EXERCISES:
a) From the forum discussion on Hamming distance search, write out everything from "That is, if" down to "and 42 bits.".
b) In the sheet music entries, change "\clef bass" to "\clef tenor" in everything from the line containing "G4/q A5/q F4/h" down to the end of the entries, and keep all else the same. Give only those lines.

Swamidass and Baldi - http://www.igb.uci.edu/~pfbaldi/download/download.inc.php?pi... . With a followup in Nasr, Hirschberg and Baldi - Hashing Algorithms and Data Structures for Rapid Searches of Fingerprint Vectors http://www.ncbi.nlm.nih.gov/pmc/articles/PMC2926297/ .

Both emphasize the Jaccard-Tanimoto similarity, which is a bit more complicated than the Hamming. The ideas are easily ported to a Hamming search.

The first paper uses the pre-computed popcount, like I mentioned. I don't recall if it also suggests sorting by popcount, but that's what I do. If both {N} and {M} are pre-sorted then you'll improve cache coherency, because the queries for |n|=i all search the same subrange of i-2<=|m|<=i+2. This is also easy to parallelize with OpenMP.

The second paper observes that you can precompute additional information. For example, consider the subset of M where |m| = 100. You could also compute the popcount of just the first 1/2 of each m, or the popcount of the even numbered bits. This must also be within +/-2 of the popcount same subset of your query.

That is, if the first 1/2 of your query had 40 bits set (so the remainder had 60 bits set) then you can only match those {m} where the first 1/2 set between 38 and 42 bits.

The downside of more subdivisions like this is the increased amount of index overhead and the increased number of if/branches. At some point it's faster to just do a brute force linear search.

On my laptop, with 1024 bit strings, I can do 1M x 1M tests (with a high threshold like what you suggest) within a few hours, giving the pruning from just the first paper.

Send me an email (if my HN account name is ${U} then I'm ${U}@${U}scientific.com ) and with some sample data and I'll see if my code works for what you need, and give you a pointer to the code.

Huh? I cannot reconcile that with what you wrote earlier: "I'm currently trying to find similar strings (max hamming of 2) between two very large (1e9) sets."

'Hamming' I only know as Hamming distance (https://en.m.wikipedia.org/wiki/Hamming_distance).

If that is what you are referring to, the first thing I would do is to divide and conquer by splitting the sets of strings by length (Hamming distance isn't defined for strings of unequal length)

After that, I would handle the larger strings by deriving 3 about-equal sized string keys from them. For example, split strings of length 14 in parts of lengths 5, 5, and 4. If two of the strings have Hamming distance <= 2, one of those derived keys must be equal in both strings by the pigeonhole principle. For length 14, and assuming a ACGT alphabet (or am I showing my ignorance here?), that divides and conquers by a factor 256 or 1024. Since the naive "compare all pairs" algorithm is O(nm) for sets of size n and m, respectively, in comparisons, that should get you a speed up of a factor of at least 4 orders of magnitude.

Another approach might be to consider all possible pairs of replacements, and check whether they could make the strings equal. For example, assume the errors are that one A got replaced by a C and one T by an A. Then, do a replace all in all strings for those replacements, look for duplicates in the results, and then check the Hamming distances between the original strings that became equal after making those replacements (I would guess it isn't necessary to physically do the string replacements; adjusting the comparison function during sorting may be faster)

Again assuming a small alphabet, that should be doable, as all possible pairs of replacements isn't that many pairs.

And of course, the two can be combined.

Extracted data entries
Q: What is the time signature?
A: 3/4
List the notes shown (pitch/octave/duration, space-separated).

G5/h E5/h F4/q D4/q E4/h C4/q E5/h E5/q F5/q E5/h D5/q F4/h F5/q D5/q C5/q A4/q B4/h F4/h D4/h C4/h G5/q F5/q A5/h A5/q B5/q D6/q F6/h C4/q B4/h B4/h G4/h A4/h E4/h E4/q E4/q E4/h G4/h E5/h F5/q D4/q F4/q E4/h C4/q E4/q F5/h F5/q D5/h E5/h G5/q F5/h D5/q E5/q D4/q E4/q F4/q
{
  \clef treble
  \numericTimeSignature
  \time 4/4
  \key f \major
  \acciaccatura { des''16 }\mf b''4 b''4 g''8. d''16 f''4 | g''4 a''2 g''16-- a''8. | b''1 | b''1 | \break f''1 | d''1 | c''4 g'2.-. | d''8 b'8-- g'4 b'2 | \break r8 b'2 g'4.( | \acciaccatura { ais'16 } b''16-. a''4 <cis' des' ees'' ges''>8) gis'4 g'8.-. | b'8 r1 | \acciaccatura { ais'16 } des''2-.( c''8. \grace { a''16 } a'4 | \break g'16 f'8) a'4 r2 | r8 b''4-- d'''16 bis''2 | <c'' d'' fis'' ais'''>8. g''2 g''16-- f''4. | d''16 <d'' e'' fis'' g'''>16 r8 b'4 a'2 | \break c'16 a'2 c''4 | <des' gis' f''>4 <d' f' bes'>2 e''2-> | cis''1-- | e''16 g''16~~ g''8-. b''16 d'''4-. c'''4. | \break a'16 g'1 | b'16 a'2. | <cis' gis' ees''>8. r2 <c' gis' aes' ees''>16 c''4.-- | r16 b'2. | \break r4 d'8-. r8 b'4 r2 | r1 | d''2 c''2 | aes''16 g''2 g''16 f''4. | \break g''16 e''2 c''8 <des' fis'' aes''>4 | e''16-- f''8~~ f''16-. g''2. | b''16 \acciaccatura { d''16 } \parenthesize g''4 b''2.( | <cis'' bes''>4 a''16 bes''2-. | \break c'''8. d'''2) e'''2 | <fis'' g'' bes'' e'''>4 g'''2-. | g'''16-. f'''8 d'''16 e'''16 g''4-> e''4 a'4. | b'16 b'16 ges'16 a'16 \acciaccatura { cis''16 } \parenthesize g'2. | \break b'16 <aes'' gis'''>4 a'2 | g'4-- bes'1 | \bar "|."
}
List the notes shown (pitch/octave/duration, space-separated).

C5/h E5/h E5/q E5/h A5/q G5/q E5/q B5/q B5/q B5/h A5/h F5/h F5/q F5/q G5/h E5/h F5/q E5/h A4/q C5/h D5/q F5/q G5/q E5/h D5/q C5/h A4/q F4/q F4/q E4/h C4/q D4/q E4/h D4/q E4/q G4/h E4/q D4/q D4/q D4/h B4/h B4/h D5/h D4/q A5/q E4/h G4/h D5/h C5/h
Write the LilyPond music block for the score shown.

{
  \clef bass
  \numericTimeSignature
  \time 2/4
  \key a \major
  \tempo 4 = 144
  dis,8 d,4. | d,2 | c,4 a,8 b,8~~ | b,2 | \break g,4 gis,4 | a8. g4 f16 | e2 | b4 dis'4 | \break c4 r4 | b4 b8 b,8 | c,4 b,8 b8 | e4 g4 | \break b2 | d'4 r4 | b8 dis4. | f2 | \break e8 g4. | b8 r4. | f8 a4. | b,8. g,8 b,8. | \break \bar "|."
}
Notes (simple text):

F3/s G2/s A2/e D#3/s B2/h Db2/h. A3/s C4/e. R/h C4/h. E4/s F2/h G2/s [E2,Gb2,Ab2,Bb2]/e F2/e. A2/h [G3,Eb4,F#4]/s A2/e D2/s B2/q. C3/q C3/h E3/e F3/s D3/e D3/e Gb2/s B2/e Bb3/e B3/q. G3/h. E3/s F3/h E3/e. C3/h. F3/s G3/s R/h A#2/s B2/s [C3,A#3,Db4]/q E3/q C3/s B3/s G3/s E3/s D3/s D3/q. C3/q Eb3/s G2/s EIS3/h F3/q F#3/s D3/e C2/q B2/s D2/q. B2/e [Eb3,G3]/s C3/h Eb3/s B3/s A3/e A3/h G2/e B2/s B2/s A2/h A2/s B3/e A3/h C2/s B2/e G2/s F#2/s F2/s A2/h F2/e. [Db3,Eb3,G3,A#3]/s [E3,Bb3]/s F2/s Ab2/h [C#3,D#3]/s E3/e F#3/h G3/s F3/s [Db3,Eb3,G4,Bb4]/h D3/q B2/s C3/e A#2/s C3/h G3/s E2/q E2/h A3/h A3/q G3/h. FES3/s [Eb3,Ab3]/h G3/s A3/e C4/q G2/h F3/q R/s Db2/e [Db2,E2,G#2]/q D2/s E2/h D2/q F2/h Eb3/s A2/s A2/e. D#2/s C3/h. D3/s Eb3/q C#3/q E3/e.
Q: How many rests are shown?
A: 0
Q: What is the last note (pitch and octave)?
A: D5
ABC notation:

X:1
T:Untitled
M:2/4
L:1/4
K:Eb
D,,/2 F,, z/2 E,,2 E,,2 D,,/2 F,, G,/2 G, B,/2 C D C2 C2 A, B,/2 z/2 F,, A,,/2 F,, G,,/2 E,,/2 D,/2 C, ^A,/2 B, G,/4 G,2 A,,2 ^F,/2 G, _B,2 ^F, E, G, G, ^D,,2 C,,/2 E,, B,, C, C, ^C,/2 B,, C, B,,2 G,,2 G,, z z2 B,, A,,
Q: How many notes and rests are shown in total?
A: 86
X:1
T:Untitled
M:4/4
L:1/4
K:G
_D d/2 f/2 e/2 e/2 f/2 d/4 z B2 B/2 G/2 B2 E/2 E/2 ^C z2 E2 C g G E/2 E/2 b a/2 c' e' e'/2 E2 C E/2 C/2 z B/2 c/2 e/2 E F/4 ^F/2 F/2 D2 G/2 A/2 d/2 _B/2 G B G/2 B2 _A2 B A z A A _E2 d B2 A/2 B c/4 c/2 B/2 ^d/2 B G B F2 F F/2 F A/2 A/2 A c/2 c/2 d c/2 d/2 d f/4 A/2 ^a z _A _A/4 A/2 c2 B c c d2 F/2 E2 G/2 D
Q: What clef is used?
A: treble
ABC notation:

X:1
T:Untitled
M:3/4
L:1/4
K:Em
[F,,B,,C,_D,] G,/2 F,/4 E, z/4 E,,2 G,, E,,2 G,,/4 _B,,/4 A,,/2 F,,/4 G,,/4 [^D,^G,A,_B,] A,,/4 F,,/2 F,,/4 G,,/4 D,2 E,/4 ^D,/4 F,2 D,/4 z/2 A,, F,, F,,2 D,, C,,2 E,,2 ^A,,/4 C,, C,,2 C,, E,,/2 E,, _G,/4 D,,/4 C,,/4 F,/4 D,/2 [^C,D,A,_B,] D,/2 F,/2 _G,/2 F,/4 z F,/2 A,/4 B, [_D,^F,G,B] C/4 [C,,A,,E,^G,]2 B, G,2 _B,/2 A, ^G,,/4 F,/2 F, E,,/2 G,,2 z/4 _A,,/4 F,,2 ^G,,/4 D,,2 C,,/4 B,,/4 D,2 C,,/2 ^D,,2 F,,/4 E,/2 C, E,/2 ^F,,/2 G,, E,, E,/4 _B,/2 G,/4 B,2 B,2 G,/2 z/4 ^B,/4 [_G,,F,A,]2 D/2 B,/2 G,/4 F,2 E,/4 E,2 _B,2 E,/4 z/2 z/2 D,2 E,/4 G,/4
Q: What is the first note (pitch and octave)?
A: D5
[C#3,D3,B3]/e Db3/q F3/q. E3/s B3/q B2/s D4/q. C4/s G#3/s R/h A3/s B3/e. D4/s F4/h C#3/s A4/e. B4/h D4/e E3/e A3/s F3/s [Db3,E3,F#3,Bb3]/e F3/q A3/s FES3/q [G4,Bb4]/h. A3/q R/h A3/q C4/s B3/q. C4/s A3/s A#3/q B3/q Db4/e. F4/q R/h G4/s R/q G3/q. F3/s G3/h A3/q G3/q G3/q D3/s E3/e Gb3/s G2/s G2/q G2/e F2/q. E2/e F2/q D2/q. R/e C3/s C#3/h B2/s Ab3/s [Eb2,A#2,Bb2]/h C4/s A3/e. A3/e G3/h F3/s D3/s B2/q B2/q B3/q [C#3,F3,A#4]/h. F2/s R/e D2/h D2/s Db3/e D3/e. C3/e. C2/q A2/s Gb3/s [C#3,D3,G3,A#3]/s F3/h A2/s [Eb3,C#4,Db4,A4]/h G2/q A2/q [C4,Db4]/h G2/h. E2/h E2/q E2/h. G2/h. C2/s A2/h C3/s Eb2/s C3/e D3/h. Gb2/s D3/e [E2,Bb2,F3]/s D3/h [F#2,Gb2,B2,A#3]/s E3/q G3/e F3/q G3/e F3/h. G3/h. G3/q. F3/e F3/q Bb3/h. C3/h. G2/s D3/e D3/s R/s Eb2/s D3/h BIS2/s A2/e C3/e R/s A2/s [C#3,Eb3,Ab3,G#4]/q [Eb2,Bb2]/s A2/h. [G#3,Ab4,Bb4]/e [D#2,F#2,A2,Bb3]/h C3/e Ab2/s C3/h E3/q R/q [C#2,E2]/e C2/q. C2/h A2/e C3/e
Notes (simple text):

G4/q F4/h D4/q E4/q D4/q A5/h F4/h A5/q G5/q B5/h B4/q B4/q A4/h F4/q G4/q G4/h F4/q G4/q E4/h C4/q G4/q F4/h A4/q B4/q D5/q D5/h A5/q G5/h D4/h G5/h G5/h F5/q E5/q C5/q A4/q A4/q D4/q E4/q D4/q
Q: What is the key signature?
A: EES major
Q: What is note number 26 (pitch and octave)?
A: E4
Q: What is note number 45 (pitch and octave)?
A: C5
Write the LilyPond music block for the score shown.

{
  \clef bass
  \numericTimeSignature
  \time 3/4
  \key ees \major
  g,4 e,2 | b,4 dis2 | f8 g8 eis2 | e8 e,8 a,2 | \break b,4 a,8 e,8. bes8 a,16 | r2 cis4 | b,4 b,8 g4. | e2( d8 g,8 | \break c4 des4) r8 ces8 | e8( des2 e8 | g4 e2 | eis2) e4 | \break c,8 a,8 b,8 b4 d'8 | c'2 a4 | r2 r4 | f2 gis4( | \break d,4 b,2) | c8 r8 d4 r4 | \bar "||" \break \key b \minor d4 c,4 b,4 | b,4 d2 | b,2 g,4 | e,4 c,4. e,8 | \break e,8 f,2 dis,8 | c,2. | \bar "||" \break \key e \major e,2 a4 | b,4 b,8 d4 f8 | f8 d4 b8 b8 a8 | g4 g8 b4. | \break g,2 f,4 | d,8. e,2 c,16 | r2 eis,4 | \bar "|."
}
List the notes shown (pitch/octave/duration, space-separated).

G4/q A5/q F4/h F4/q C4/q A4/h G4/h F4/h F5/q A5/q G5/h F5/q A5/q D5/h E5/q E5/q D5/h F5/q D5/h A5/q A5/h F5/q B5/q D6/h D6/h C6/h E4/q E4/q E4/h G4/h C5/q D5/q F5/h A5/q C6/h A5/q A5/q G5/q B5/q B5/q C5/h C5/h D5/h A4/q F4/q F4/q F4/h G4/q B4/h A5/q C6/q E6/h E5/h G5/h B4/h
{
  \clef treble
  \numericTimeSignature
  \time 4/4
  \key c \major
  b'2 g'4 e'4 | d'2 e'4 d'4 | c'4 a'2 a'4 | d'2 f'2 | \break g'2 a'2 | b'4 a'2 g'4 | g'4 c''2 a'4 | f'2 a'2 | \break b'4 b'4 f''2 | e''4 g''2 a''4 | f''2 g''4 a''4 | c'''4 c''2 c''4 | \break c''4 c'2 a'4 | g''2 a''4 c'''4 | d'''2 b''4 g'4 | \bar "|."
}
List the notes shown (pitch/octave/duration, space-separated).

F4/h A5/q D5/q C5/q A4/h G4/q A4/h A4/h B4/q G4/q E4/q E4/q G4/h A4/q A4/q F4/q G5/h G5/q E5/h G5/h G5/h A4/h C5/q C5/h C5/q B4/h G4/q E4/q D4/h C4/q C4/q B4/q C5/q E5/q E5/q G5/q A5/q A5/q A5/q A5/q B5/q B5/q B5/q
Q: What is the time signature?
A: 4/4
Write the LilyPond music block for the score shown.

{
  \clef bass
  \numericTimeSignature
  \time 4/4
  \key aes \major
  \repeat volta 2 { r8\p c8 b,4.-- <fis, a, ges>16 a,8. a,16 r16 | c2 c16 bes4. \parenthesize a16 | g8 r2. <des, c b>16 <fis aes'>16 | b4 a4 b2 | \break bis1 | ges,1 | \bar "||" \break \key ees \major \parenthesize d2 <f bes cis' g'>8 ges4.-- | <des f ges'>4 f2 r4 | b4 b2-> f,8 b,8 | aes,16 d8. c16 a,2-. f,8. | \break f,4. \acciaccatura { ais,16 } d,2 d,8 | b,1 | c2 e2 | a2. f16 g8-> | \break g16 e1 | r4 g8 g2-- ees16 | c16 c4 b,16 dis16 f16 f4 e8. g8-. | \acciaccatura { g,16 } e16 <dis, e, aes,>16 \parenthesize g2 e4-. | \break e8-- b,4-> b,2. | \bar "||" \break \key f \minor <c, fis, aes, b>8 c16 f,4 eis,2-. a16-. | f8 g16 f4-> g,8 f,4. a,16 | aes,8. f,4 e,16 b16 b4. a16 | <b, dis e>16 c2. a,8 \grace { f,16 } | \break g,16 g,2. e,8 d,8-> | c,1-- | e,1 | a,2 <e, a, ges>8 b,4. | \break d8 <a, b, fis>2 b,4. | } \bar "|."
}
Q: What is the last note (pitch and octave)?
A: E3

RESPONSES:
a)
That is, if the first 1/2 of your query had 40 bits set (so the remainder had 60 bits set) then you can only match those {m} where the first 1/2 set between 38 and 42 bits.

b)
G4/q A5/q F4/h F4/q C4/q A4/h G4/h F4/h F5/q A5/q G5/h F5/q A5/q D5/h E5/q E5/q D5/h F5/q D5/h A5/q A5/h F5/q B5/q D6/h D6/h C6/h E4/q E4/q E4/h G4/h C5/q D5/q F5/h A5/q C6/h A5/q A5/q G5/q B5/q B5/q C5/h C5/h D5/h A4/q F4/q F4/q F4/h G4/q B4/h A5/q C6/q E6/h E5/h G5/h B4/h
{
  \clef treble
  \numericTimeSignature
  \time 4/4
  \key c \major
  b'2 g'4 e'4 | d'2 e'4 d'4 | c'4 a'2 a'4 | d'2 f'2 | \break g'2 a'2 | b'4 a'2 g'4 | g'4 c''2 a'4 | f'2 a'2 | \break b'4 b'4 f''2 | e''4 g''2 a''4 | f''2 g''4 a''4 | c'''4 c''2 c''4 | \break c''4 c'2 a'4 | g''2 a''4 c'''4 | d'''2 b''4 g'4 | \bar "|."
}
List the notes shown (pitch/octave/duration, space-separated).

F4/h A5/q D5/q C5/q A4/h G4/q A4/h A4/h B4/q G4/q E4/q E4/q G4/h A4/q A4/q F4/q G5/h G5/q E5/h G5/h G5/h A4/h C5/q C5/h C5/q B4/h G4/q E4/q D4/h C4/q C4/q B4/q C5/q E5/q E5/q G5/q A5/q A5/q A5/q A5/q B5/q B5/q B5/q
Q: What is the time signature?
A: 4/4
Write the LilyPond music block for the score shown.

{
  \clef tenor
  \numericTimeSignature
  \time 4/4
  \key aes \major
  \repeat volta 2 { r8\p c8 b,4.-- <fis, a, ges>16 a,8. a,16 r16 | c2 c16 bes4. \parenthesize a16 | g8 r2. <des, c b>16 <fis aes'>16 | b4 a4 b2 | \break bis1 | ges,1 | \bar "||" \break \key ees \major \parenthesize d2 <f bes cis' g'>8 ges4.-- | <des f ges'>4 f2 r4 | b4 b2-> f,8 b,8 | aes,16 d8. c16 a,2-. f,8. | \break f,4. \acciaccatura { ais,16 } d,2 d,8 | b,1 | c2 e2 | a2. f16 g8-> | \break g16 e1 | r4 g8 g2-- ees16 | c16 c4 b,16 dis16 f16 f4 e8. g8-. | \acciaccatura { g,16 } e16 <dis, e, aes,>16 \parenthesize g2 e4-. | \break e8-- b,4-> b,2. | \bar "||" \break \key f \minor <c, fis, aes, b>8 c16 f,4 eis,2-. a16-. | f8 g16 f4-> g,8 f,4. a,16 | aes,8. f,4 e,16 b16 b4. a16 | <b, dis e>16 c2. a,8 \grace { f,16 } | \break g,16 g,2. e,8 d,8-> | c,1-- | e,1 | a,2 <e, a, ges>8 b,4. | \break d8 <a, b, fis>2 b,4. | } \bar "|."
}
Q: What is the last note (pitch and octave)?
A: E3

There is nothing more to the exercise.